GIVEN PROBLEM => Can you output, word for word, the lines of the data below, starting with the line that contains "in this photo?" and going on through the last line of the data?
— Start RECORDS TO USE —
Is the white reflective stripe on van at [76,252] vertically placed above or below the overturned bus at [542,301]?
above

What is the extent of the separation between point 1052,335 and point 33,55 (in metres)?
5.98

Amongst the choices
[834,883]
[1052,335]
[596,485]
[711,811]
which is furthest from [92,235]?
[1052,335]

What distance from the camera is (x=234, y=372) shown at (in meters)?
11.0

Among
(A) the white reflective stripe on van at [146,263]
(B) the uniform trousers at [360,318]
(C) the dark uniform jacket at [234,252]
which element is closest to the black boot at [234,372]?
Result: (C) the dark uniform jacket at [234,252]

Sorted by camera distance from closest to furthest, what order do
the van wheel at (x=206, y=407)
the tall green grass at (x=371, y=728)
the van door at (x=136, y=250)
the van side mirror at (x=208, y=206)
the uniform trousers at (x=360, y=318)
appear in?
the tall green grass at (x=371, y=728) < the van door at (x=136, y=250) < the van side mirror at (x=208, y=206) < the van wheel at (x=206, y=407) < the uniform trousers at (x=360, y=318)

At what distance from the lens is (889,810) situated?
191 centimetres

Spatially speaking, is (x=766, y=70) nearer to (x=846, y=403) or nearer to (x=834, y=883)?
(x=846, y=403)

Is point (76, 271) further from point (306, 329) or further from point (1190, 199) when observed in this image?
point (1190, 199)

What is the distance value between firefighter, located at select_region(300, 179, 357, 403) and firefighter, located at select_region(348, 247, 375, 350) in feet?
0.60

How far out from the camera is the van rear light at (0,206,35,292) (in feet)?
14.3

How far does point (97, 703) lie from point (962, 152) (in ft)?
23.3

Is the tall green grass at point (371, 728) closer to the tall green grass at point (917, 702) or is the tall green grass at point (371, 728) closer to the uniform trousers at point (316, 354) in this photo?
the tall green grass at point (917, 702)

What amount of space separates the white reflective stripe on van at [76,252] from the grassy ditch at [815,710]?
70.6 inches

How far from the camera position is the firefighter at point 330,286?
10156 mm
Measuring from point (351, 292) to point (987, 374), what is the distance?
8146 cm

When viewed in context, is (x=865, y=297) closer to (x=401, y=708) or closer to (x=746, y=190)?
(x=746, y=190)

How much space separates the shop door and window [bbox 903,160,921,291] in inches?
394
— End RECORDS TO USE —
ANSWER TO THIS PROBLEM =>
Is the tall green grass at point (371, 728) closer to the tall green grass at point (917, 702) or is the tall green grass at point (371, 728) closer to the uniform trousers at point (316, 354) in this photo?
the tall green grass at point (917, 702)

What amount of space separates the white reflective stripe on van at [76,252] from the grassy ditch at [815,710]?
70.6 inches

How far from the camera position is the firefighter at point 330,286?
10156 mm
Measuring from point (351, 292) to point (987, 374), what is the distance?
8146 cm

When viewed in context, is (x=865, y=297) closer to (x=401, y=708) or closer to (x=746, y=190)?
(x=746, y=190)

How much space separates the shop door and window [bbox 903,160,921,291] in inches?
394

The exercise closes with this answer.